» **Exercise brief**
Only the lines from the one containing "kingdom: Animalia" to the end of the records belong in the output; print them exactly.
*** Material to process Section Begins ***
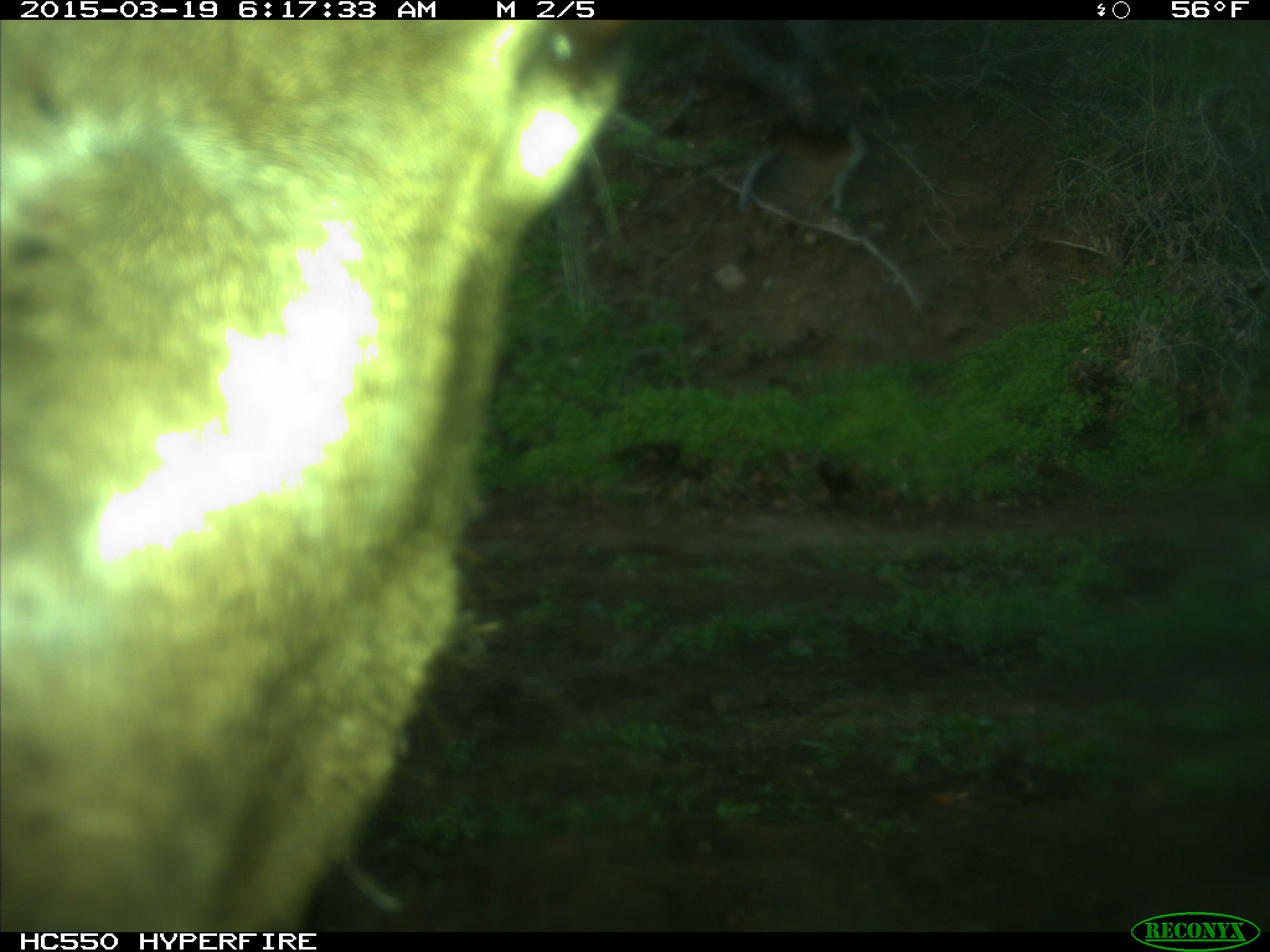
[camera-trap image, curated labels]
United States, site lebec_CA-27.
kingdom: Animalia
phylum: Chordata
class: Mammalia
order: Artiodactyla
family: Cervidae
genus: Cervus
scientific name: Cervus canadensis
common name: elk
*** Material to process Section Ends ***
» **Task result**
kingdom: Animalia
phylum: Chordata
class: Mammalia
order: Artiodactyla
family: Cervidae
genus: Cervus
scientific name: Cervus canadensis
common name: elk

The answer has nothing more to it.